Threads and request handling

Our main goals in handling incoming requests are:

• respond to requests as quickly as possible (don’t block on unrelated work)
• provide diagnostics as soon as possible once the user stops typing
• handle requests using the expected version the of the file
• use a predictable and bounded amount of CPU and RAM

Some constraints are provided by clang:

• Clang supports parsing the preamble (initial #includes) separately for better incremental performance.
• Initial build of the preamble can be extremely slow - tens of seconds. Incremental AST builds (with an up-to-date preamble) are fast (sub-second).
• Once built, the preamble is threadsafe (it’s just immutable bytes). However ASTs are not threadsafe, even for read-only operations.

Life of a request

An LSP message like textDocument/definition or textDocument/didChange is decoded by ClangdLSPServer and dispatched to the appropriate function on ClangdServer. This happens on the main thread, ClangdServer is not threadsafe. Therefore, its methods should not block - that would block incoming messages which could be independent (code completion in a different file) or relevant (cancelling a slow request).

Instead, they determine the affected file and place the action on TUScheduler. This class maintains a set of ASTWorkers, each is responsible for one file. The ASTWorker has a queue of operations, and a thread consuming them:

• throwing away operations that are obsolete:
  • reads that have been cancelled
  • writes immediately followed by writes (e.g. two consecutive keystrokes)
• executing the first operation that is still valid:
  • writes: rebuilding the AST (and preamble if needed), publishing diagnostics
  • reads: passing the AST to the action callback

This ensures there’s only one AST and one preamble per open file, operations on one file don’t block another, and that reads see exactly the writes issued before them.

Debouncing

For files that rebuild relatively slowly, starting to build as soon as we see the first change isn’t ideal.

Suppose the user quickly types foo();. Building after the f is typed means:

• we’ll always see a diagnostic “unknown identifier f”, which is annoying.
• we’ll never see the correct diagnostics until after 2 rebuilds

To address this, writes are debounced: rebuilding doesn’t start until either a read is received or a short deadline expires (user stopped typing).

Code completion

Unlike typical requests like go-to-definition, code completion does not use the pre-built AST. Clang doesn’t do a great job of preserving the AST around incomplete code, and completion can make good use of transient parser state.
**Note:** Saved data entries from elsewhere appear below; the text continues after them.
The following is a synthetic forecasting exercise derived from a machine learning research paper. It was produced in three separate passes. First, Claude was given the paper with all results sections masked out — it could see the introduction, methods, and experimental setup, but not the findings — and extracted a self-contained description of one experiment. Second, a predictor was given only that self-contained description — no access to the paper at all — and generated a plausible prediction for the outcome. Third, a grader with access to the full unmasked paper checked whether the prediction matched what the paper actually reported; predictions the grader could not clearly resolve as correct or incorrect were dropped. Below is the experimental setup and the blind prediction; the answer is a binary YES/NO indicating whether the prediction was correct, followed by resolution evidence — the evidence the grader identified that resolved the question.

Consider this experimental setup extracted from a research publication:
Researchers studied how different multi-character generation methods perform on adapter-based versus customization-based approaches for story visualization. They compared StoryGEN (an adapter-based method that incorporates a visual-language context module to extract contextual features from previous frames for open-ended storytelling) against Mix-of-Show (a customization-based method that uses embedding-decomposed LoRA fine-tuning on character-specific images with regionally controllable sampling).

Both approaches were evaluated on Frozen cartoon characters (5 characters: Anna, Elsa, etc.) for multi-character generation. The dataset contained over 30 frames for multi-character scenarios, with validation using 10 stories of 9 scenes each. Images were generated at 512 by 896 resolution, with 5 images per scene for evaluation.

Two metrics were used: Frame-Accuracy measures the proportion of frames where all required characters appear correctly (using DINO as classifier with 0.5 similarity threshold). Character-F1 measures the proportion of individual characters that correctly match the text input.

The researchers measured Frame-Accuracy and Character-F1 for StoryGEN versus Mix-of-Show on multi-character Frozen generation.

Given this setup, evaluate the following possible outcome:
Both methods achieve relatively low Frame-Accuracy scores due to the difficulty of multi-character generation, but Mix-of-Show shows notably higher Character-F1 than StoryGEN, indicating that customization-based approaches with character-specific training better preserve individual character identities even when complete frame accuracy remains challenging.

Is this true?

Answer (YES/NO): YES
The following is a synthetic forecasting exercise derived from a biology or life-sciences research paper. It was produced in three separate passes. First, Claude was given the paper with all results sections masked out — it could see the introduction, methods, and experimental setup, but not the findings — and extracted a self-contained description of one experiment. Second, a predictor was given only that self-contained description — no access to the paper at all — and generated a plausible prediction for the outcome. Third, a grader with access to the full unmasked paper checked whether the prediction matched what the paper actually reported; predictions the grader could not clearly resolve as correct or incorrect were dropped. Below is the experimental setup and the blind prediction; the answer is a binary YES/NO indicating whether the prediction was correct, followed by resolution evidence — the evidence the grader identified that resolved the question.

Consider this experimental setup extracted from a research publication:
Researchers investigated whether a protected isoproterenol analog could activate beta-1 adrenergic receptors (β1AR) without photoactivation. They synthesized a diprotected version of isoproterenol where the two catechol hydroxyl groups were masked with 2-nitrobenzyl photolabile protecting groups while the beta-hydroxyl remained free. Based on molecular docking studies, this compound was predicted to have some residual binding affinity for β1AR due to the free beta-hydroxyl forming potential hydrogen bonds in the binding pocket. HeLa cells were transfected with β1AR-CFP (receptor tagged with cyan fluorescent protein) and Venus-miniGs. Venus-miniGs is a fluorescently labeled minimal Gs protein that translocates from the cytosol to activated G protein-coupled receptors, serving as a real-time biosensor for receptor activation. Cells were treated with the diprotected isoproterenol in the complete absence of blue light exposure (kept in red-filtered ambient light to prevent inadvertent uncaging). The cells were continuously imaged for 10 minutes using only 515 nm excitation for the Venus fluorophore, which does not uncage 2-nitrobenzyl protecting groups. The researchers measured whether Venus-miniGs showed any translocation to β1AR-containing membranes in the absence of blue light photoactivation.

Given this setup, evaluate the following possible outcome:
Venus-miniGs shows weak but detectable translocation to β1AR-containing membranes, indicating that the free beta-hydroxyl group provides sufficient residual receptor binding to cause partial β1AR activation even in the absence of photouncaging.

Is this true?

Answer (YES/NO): YES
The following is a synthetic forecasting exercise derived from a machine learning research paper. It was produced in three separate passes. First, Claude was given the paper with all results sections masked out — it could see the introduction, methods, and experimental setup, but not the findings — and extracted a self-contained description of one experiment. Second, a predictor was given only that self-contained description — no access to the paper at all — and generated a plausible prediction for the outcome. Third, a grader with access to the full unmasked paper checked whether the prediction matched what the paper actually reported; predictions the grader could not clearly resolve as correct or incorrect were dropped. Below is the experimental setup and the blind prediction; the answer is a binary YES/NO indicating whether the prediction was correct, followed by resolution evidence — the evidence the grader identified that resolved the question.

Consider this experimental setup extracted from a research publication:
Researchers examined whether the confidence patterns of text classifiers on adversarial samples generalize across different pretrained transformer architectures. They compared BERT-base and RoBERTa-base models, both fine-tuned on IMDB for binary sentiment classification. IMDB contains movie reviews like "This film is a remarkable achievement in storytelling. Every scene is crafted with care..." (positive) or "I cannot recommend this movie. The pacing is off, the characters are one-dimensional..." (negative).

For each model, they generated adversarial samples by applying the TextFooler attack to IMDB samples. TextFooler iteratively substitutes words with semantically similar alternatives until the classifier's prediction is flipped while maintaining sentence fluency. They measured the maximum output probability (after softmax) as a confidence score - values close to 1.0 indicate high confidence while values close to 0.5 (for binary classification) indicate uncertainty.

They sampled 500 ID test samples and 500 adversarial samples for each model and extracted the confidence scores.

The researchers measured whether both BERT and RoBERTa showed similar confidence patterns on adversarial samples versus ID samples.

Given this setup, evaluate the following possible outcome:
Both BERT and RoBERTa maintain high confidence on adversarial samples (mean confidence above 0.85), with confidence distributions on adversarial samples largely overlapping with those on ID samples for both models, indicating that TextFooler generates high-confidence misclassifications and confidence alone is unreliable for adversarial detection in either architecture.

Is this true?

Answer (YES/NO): NO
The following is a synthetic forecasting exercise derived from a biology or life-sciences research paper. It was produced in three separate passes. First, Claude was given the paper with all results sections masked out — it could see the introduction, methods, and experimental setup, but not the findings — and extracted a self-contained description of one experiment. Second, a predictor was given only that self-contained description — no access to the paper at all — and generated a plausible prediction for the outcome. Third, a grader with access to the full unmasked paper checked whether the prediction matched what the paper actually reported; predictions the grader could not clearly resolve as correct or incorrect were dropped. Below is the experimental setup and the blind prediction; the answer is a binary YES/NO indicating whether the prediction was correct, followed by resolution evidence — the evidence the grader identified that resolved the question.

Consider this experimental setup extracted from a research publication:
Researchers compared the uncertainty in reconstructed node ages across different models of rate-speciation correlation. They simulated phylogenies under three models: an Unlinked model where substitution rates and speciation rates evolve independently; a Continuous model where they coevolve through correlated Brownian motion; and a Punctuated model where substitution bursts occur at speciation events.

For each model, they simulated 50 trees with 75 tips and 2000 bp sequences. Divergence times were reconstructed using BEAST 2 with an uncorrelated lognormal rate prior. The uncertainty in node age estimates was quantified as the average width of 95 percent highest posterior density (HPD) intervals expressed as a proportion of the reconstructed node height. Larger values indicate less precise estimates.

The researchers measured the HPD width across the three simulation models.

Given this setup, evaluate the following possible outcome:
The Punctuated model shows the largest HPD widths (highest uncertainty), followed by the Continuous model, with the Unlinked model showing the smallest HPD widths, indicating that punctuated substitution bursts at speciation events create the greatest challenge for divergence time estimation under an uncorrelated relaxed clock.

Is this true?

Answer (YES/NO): NO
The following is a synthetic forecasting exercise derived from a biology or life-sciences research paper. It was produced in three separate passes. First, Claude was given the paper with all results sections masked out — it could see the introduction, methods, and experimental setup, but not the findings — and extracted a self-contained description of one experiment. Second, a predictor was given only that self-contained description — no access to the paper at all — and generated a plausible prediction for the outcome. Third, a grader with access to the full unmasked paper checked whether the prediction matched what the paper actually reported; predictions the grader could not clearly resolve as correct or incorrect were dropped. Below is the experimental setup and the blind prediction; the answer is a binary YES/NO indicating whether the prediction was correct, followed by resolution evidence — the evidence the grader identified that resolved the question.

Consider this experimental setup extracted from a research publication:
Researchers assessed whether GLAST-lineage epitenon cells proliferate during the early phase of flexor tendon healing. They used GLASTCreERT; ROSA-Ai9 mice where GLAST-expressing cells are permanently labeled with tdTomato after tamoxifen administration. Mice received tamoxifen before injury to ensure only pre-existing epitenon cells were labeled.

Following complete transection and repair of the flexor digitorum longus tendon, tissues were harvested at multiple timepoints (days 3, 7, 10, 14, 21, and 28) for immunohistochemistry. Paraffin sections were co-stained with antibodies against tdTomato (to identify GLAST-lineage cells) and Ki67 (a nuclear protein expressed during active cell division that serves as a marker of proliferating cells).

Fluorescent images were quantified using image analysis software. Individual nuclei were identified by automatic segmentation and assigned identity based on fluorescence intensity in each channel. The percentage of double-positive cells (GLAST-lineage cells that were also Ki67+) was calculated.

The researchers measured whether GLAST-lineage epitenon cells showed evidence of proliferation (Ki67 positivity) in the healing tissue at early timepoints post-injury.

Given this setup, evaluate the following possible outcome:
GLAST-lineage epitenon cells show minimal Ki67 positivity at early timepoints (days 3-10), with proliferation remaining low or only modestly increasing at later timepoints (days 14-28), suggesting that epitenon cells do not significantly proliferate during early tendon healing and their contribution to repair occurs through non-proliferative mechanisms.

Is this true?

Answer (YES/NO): NO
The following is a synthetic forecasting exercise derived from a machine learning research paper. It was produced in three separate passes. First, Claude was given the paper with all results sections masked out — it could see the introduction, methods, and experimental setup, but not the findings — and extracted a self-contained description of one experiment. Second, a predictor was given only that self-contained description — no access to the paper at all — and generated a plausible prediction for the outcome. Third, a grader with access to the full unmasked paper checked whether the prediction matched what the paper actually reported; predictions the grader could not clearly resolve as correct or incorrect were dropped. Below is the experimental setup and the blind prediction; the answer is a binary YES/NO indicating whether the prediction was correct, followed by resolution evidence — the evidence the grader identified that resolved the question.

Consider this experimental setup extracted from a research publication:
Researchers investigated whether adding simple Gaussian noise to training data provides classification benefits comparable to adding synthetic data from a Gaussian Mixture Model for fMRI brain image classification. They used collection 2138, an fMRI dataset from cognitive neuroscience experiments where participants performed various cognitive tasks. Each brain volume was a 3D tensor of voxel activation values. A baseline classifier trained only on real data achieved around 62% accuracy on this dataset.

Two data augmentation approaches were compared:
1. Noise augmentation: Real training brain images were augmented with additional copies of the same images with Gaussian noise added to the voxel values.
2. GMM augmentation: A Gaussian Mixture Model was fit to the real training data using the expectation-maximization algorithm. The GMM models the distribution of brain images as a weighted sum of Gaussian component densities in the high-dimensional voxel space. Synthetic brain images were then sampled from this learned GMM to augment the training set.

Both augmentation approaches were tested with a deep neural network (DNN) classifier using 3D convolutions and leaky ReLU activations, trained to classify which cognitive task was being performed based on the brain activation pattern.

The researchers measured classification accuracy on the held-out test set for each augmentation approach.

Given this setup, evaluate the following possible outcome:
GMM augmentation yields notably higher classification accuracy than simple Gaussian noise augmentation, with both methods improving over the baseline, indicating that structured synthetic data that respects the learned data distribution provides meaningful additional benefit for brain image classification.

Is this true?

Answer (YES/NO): NO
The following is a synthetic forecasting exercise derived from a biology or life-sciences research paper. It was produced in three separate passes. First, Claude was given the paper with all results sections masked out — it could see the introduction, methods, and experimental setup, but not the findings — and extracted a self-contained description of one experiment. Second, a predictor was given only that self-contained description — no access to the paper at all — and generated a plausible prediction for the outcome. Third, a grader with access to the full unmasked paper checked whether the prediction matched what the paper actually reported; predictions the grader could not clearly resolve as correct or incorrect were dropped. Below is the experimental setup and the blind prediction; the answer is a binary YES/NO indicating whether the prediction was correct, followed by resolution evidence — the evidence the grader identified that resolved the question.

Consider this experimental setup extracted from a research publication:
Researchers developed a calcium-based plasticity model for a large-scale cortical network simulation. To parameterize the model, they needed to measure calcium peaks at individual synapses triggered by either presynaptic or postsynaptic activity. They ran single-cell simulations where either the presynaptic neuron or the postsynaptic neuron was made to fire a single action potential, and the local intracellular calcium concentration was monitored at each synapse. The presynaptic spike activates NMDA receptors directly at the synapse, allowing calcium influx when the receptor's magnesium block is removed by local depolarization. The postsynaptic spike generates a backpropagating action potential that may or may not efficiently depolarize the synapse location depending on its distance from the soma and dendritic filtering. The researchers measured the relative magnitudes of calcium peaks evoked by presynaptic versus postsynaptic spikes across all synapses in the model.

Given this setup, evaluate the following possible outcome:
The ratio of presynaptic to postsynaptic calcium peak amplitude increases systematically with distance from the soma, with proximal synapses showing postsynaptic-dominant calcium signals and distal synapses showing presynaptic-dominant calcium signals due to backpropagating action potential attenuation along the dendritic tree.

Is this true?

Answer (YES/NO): NO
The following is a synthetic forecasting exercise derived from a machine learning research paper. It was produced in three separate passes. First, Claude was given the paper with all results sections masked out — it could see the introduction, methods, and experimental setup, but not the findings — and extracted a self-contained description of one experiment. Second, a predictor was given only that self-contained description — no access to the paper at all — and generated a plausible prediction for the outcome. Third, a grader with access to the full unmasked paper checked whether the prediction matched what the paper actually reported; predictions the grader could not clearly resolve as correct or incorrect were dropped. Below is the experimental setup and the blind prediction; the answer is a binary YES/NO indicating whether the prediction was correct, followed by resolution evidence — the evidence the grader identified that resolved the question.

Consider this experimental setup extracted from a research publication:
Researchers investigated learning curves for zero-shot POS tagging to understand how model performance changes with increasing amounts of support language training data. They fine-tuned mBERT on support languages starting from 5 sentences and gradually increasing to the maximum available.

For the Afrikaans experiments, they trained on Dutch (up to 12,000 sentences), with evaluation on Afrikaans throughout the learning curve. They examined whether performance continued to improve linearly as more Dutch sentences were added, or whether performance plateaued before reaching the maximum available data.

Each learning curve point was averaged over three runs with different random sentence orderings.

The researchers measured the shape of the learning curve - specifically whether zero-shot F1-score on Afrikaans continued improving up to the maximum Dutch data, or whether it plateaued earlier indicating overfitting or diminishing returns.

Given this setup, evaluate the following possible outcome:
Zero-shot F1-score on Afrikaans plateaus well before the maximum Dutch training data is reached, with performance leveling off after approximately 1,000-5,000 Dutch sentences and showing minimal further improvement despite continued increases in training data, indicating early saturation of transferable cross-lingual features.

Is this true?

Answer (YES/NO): NO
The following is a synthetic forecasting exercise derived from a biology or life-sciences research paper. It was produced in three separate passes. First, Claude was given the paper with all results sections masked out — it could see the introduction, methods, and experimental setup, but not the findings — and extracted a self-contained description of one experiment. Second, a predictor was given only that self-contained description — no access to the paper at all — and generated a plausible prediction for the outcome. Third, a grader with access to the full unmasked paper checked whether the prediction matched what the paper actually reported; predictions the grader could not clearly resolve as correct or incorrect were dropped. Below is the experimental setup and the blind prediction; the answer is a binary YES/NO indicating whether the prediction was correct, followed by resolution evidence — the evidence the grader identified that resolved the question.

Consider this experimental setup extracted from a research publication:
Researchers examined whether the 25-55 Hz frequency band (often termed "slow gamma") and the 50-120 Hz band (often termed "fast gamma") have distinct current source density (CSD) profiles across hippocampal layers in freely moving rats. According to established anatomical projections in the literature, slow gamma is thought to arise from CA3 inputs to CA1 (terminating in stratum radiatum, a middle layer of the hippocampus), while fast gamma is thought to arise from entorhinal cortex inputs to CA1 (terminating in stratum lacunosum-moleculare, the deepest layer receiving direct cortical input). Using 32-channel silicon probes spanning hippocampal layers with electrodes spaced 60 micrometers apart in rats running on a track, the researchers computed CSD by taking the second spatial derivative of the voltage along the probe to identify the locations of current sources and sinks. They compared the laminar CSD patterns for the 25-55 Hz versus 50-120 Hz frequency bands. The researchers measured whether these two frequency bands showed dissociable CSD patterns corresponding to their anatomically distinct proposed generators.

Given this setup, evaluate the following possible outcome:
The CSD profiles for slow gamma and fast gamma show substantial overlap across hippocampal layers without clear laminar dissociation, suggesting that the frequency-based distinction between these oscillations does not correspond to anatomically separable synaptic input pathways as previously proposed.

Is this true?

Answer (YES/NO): YES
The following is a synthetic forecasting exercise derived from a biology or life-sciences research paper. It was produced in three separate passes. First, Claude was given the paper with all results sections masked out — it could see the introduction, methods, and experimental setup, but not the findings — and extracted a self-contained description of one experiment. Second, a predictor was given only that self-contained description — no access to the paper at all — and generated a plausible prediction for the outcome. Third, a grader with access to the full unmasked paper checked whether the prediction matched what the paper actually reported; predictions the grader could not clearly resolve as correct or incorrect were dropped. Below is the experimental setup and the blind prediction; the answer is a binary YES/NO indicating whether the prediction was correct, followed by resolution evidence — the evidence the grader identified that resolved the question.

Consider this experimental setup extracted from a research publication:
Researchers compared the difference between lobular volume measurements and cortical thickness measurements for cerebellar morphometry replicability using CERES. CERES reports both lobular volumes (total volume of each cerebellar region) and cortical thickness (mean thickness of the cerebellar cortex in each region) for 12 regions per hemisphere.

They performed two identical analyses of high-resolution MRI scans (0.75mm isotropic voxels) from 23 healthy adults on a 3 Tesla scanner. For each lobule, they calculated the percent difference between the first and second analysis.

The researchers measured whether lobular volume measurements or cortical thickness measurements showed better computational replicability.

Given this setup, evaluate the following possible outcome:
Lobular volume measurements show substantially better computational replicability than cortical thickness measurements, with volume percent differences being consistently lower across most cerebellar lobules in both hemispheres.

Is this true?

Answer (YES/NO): YES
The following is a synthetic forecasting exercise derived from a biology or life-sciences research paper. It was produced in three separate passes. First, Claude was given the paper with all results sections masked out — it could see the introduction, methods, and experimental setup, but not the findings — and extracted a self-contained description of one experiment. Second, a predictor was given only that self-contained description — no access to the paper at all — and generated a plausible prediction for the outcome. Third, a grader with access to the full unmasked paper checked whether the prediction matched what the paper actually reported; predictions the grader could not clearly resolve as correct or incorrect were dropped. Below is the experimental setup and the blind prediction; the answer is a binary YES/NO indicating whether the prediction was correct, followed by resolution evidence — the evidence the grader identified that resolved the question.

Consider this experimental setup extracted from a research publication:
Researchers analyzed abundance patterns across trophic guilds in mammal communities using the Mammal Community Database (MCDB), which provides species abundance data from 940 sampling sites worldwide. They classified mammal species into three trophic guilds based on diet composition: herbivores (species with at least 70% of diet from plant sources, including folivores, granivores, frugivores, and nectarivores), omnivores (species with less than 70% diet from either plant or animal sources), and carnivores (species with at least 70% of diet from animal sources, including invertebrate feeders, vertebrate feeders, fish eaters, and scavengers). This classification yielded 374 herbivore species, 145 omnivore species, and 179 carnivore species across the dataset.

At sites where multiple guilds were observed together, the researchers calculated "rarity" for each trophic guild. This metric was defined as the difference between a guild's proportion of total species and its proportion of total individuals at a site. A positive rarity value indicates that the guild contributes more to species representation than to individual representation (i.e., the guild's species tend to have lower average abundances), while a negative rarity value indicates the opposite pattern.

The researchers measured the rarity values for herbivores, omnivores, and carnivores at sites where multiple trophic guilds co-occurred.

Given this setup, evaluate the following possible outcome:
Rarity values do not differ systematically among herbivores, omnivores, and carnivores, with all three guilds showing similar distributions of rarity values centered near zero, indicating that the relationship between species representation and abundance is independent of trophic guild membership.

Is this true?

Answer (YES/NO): NO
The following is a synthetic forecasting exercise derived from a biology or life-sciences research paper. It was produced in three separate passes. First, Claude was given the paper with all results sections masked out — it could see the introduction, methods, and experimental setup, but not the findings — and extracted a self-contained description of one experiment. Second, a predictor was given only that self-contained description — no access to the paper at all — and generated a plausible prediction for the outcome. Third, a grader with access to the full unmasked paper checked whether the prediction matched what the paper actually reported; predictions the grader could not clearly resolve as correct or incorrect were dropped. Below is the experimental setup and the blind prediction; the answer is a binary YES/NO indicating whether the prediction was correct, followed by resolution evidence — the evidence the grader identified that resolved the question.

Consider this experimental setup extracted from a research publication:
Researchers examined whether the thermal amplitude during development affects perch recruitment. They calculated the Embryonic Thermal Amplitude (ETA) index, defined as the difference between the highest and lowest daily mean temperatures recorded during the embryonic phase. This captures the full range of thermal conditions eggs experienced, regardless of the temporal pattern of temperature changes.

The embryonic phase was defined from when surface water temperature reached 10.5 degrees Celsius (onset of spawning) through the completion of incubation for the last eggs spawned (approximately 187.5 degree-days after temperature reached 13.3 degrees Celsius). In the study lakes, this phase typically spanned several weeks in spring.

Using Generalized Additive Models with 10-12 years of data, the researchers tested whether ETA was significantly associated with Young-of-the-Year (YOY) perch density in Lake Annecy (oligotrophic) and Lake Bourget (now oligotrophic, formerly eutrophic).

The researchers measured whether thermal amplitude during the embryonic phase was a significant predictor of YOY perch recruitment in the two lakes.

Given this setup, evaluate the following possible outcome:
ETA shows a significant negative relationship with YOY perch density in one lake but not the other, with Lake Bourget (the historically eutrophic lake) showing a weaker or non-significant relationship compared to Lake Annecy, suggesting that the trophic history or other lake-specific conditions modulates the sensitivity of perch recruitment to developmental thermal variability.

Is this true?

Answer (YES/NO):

We run a fresh parse with clang’s completion API enabled, which injects a “code completion” token into the token stream, and invokes a callback once the parser hits it.

As this doesn’t reuse the AST, it can run on a separate thread rather than the ASTWorker. It does use the preamble, but we don’t wait for it to be up-to-date. Since completion is extremely time sensitive, it just uses whichever is immediately available.